Your task is to extract the lines from the one holding "From the photo, which" through the end of the material. Set them down exactly and add nothing.

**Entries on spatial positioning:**

=======

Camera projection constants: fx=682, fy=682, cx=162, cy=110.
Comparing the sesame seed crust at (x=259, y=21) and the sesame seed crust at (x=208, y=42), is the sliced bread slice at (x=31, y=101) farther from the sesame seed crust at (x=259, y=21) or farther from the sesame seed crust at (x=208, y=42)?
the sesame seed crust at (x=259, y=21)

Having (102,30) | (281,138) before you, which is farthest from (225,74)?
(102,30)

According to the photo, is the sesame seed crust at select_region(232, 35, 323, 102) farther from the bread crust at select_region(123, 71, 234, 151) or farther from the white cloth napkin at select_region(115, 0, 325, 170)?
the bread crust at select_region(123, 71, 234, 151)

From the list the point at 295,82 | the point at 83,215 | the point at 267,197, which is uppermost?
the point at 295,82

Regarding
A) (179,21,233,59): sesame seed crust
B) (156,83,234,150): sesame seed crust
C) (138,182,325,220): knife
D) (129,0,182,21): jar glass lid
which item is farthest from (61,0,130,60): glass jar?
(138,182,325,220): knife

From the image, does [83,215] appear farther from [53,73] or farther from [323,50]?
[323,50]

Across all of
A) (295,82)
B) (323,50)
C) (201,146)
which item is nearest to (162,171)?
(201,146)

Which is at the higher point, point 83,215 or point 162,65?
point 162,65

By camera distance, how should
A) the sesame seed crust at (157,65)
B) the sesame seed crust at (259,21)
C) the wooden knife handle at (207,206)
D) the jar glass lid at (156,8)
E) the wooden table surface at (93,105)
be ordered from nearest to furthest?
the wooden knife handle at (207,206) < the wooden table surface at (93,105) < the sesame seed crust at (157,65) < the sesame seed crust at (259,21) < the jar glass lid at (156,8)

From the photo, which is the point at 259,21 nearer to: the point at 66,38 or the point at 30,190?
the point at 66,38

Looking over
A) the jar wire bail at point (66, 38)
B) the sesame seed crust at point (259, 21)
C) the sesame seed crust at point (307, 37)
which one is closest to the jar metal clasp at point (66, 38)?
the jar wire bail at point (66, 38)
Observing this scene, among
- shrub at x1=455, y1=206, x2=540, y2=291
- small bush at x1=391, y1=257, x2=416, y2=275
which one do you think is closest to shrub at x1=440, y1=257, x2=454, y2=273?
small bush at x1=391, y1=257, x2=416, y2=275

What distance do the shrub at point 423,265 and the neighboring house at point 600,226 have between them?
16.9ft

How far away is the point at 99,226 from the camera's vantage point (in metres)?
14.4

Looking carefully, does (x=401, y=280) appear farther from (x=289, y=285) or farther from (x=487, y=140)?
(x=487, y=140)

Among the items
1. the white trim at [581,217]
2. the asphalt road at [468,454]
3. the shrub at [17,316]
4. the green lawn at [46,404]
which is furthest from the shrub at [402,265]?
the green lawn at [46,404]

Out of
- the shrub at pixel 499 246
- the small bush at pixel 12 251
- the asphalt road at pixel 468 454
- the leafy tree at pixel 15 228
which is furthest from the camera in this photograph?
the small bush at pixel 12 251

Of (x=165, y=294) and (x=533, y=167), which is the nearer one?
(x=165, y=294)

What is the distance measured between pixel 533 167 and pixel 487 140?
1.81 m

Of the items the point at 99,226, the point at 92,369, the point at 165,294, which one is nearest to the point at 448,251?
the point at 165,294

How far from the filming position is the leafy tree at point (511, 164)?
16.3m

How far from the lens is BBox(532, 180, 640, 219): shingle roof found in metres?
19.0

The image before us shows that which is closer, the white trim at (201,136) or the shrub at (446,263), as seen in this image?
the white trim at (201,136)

=======

**Exercise answer:**
From the photo, which is the point at 259,21 nearer to: the point at 66,38 or the point at 30,190?
the point at 66,38

Looking over
A) the jar wire bail at point (66, 38)
B) the sesame seed crust at point (259, 21)
C) the sesame seed crust at point (307, 37)
which one is closest to the jar metal clasp at point (66, 38)?
the jar wire bail at point (66, 38)
Observing this scene, among
- shrub at x1=455, y1=206, x2=540, y2=291
- small bush at x1=391, y1=257, x2=416, y2=275
which one do you think is closest to shrub at x1=440, y1=257, x2=454, y2=273?
small bush at x1=391, y1=257, x2=416, y2=275

What distance do the shrub at point 423,265 and the neighboring house at point 600,226 have between them?
16.9ft

How far away is the point at 99,226 from the camera's vantage point (in metres)?
14.4

Looking carefully, does (x=401, y=280) appear farther from (x=289, y=285) or farther from (x=487, y=140)?
(x=487, y=140)

Among the items
1. the white trim at [581,217]
2. the asphalt road at [468,454]
3. the shrub at [17,316]
4. the green lawn at [46,404]
which is furthest from the shrub at [402,265]?
the green lawn at [46,404]

Out of
- the shrub at pixel 499 246
- the small bush at pixel 12 251
- the asphalt road at pixel 468 454
- the leafy tree at pixel 15 228
which is furthest from the camera in this photograph?
the small bush at pixel 12 251

Of (x=165, y=294) and (x=533, y=167), which is the nearer one?
(x=165, y=294)

What is the distance measured between pixel 533 167 and pixel 487 140?
1.81 m

Of the items the point at 99,226, the point at 92,369, the point at 165,294, which one is nearest to the point at 448,251?
the point at 165,294

How far from the filming position is the leafy tree at point (511, 164)?
16.3m

How far from the lens is BBox(532, 180, 640, 219): shingle roof found in metres?
19.0

The image before us shows that which is closer, the white trim at (201,136) or the shrub at (446,263), as seen in this image?
the white trim at (201,136)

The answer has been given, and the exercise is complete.